Le Chat au Japon

Au pays du soleil levant, les chats occupent une place particulière dans la culture et l’imaginaire collectif. Ils sont souvent considérés comme des animaux porte-bonheur, mystérieux et parfois même sacrés.
L’un des symboles les plus célèbres est le « maneki-neko« , le chat qui invite. On le voit fréquemment à l’entrée des boutiques et des maisons. Avec sa patte levée, il est censé attirer la fortune, la prospérité ou la réussite, selon celle qu’il lève. Ce petit talisman n’est pas seulement décoratif. Il reflète une croyance populaire profondément ancrée, selon laquelle les chats ont le pouvoir d’apporter chance et protection.

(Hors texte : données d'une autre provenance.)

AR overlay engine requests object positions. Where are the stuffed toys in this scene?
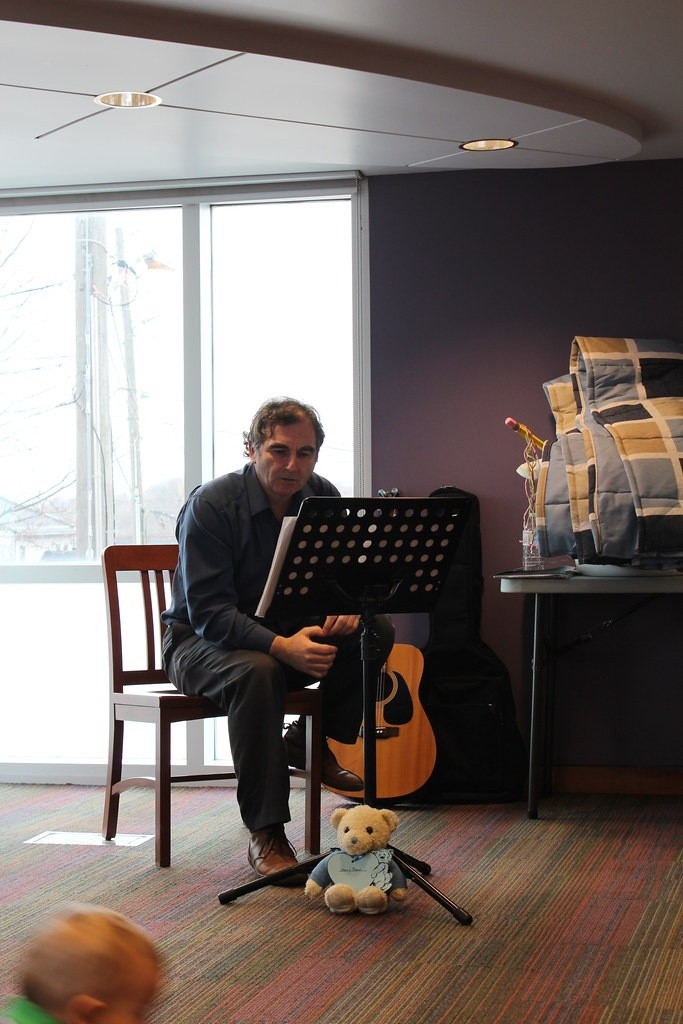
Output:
[304,805,407,914]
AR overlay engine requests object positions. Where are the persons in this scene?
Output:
[0,903,162,1024]
[163,397,397,884]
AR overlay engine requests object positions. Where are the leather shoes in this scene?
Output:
[247,824,307,886]
[282,720,363,792]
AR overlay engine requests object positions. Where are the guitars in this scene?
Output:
[318,487,439,804]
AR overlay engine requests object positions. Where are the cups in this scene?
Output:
[522,530,543,567]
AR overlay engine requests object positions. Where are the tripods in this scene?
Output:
[215,496,476,929]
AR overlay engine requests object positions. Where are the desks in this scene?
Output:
[499,574,683,820]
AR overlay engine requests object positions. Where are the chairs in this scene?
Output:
[101,544,324,869]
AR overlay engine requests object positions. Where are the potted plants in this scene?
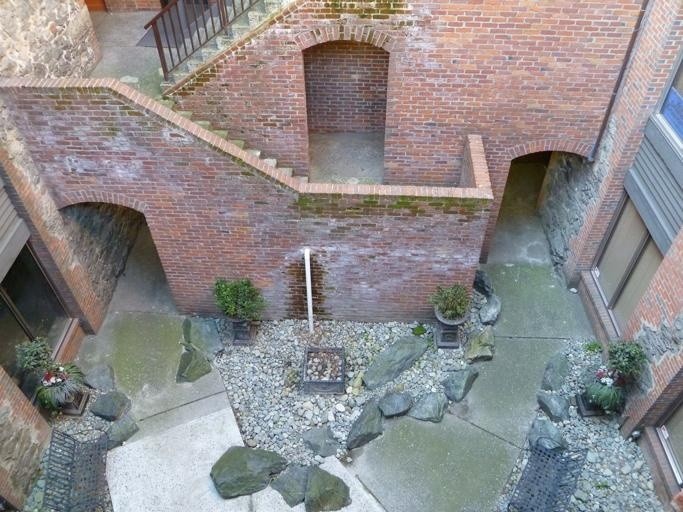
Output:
[212,277,267,347]
[426,280,472,352]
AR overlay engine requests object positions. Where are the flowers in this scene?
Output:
[585,340,645,414]
[13,337,86,413]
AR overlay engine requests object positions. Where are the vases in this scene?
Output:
[574,388,604,418]
[58,387,88,416]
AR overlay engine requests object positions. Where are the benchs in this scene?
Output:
[507,437,588,512]
[41,426,123,512]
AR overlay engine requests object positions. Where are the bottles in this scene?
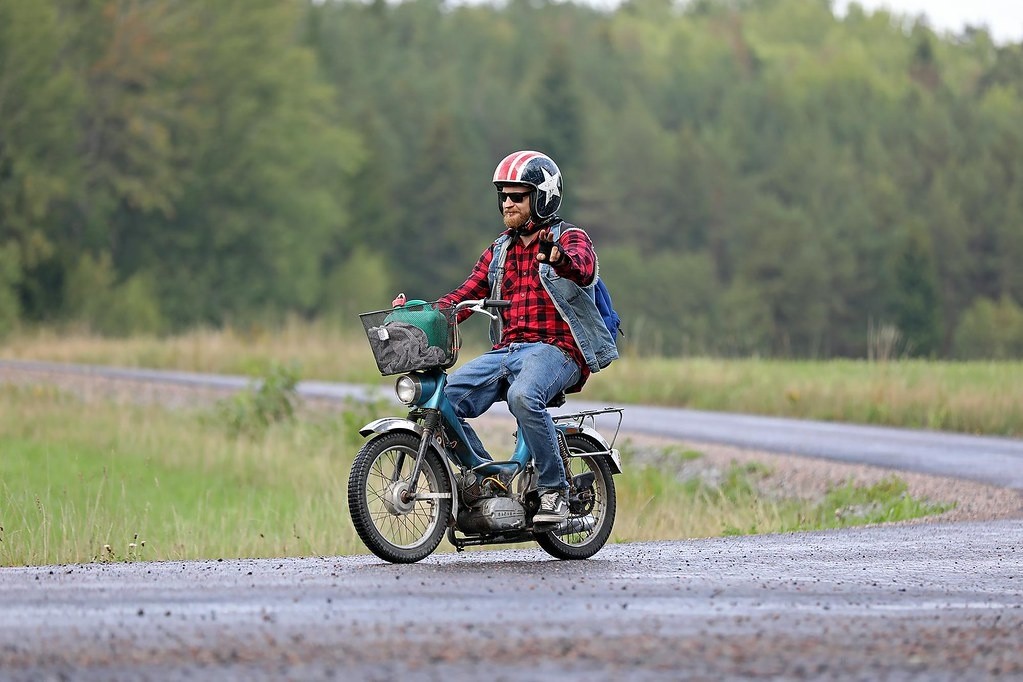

Dans la tradition japonaise, les chats possèdent aussi une aura magique. Le « Bakeneko » et le « Nekomata » sont des créatures légendaires issues du folklore. Ce sont des chats capables de parler, de se transformer, d’influencer les humains ou même de hanter les maisons. Ces récits montrent à la fois la fascination et la crainte que les Japonais avaient pour leur intelligence et leur indépendance.
Aujourd’hui encore, les chats sont omniprésents dans la culture contemporaine. On les retrouve dans les mangas, les dessins animés et les mascottes, comme Hello Kitty, devenue un symbole mondial de douceur et de mignonnerie (かわいい – kawaii). Les Neko cafés* (oui pour rappel Neko signifie chat en japonais) sont particulièrement populaires et témoignent du besoin de calme et de réconfort dans la vie urbaine.
*Neko café: Bar à chats. Endroit où l’on peut boire un thé tout en caressant des chats.
Pour beaucoup de Japonais, le chat est donc plus qu’un simple animal de compagnie: il représente un être élégant, mystérieux, protecteur, porteur de bonheur et de tendresse. Sa présence s’inscrit à la fois dans la modernité et dans des croyances anciennes, ce qui lui confère une place unique dans la culture japonaise.

Quelques chiffres:
D’après les estimations les plus récentes de la Japan Pet Food Association, il y a environ 9 millions de chats domestiques au Japon. Ce chiffre augmente d’année en année, contrairement au nombre de chiens. En effet, celui-ci diminue, environ 7 millions aujourd’hui.
Beaucoup de Japonais vivent dans de petits appartements et ont de grosses journées de travail, les chats sont donc privilégiés, car il nécessite moins de sorties.
A ces chats domestiques s’ajoutent aussi de nombreux chats errants. On peut les apercevoir, tout particulièrement, dans certains villages ou îles devenues célèbres comme Tashiro-jima ou Aoshima, parfois surnommées « les îles aux chats », où les félins sont plus nombreux que les humains.